A Lei il Papa chiede a tutti i messicani di rivolgere le proprie preghiere, in vista anche di un “rinnovamento spirituale”. Proprio questo è il più grande auspicio per la sua visita. “Io vengo per servirvi, per essere un servitore della vostra fede”, dichiara, e confida: “Per questo motivo sono diventato sacerdote, per servire, perché ho sentito questa vocazione a servire la vostra fede, la fede del popolo”.
Una fede che il Pontefice auspica possa “uscire fuori e porsi nella vita di tutti i giorni”; “nelle strade” e “non solo per una processione”, ma anche “nei luoghi di lavoro, a scuola, in famiglia” per risanare i contrasti. Una fede “pubblica”, dunque, forgiata soprattutto “nei momenti di crisi”.
“Oggi – constata infatti il Santo Padre – c’è una crisi di fede nel mondo, ma al tempo stesso abbiamo una grande benedizione e un gran desiderio che la fede esca, che la fede si faccia missionaria, che la fede non sia imbottigliata come in un barattolo di latta”, né rimanga chiusa “in un museo”.
Noi – ammonisce ancora il Papa – “non dobbiamo rimanere rinchiusi con il nostro Gesù e non lasciarlo uscire, perché Gesù esce con noi, se noi non usciamo, non esce neanche Lui”. Quindi tutti i cristiani devono mettersi “in cammino”: “La fede deve essere la mia ispirazione a impegnarmi con il mio popolo, e questo ha i suoi rischi, ha i suoi pericoli”.

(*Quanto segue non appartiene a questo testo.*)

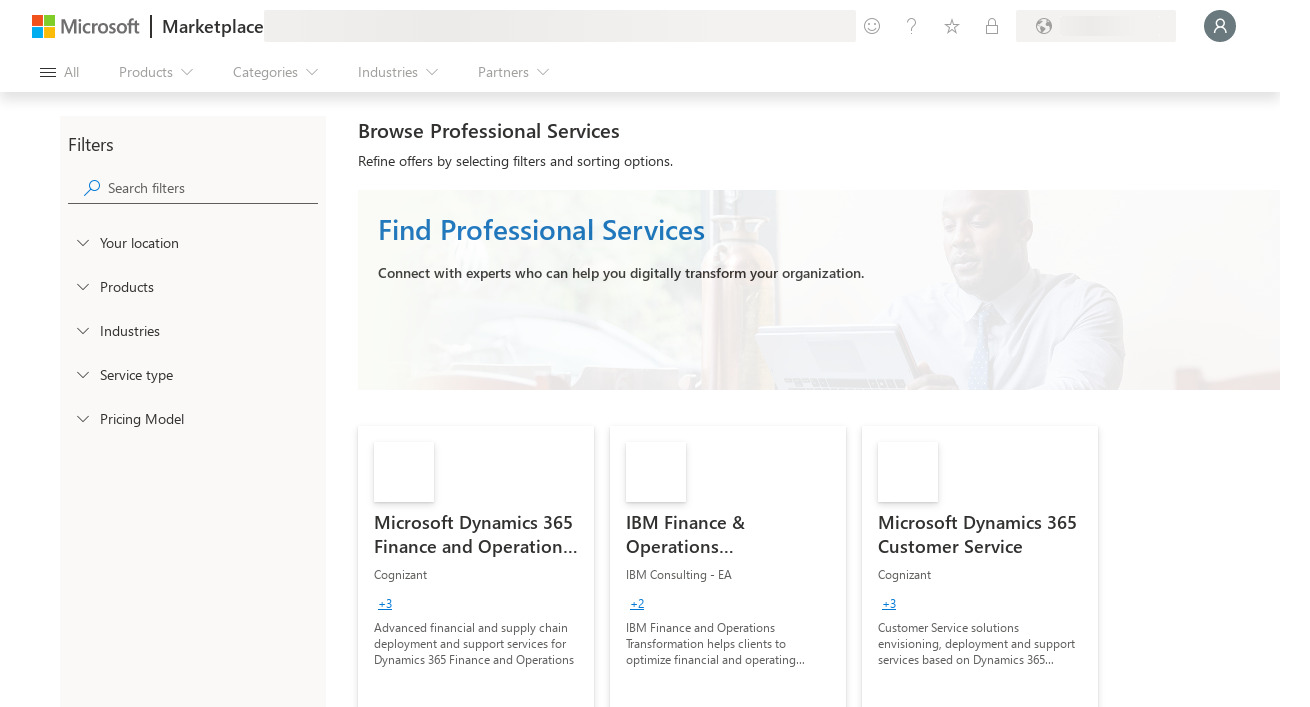

--- FILE ---
content_type: image/svg+xml
request_url: https://marketplace.microsoft.com/staticstorage/20260112.1/client/staticstorage/20260112.1/assets/RectangleBanner_491d71c374b2e2b0.svg
body_size: 83
content:
<svg width="625" height="200" viewBox="0 0 625 200" fill="none" xmlns="http://www.w3.org/2000/svg">
  <path
    opacity="0.95"
    d="M0 0H515.341L576.329 174.535C581.658 189.786 596.047 200 612.202 200H625H0V0Z"
    fill="white"
    fill-opacity="0.95"
  />
</svg>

Di qui di nuovo delle parole di incoraggiamento a tutto il popolo messicano: “Non siete un popolo orfano, perché vi gloriate di avere una Madre e quando un uomo o una donna o un popolo non si dimentica di sua Madre, si riceve una ricchezza che non si riesce a descrivere”. Come dice infatti un vecchio detto: “Anche un messicano ateo è guadalupano”.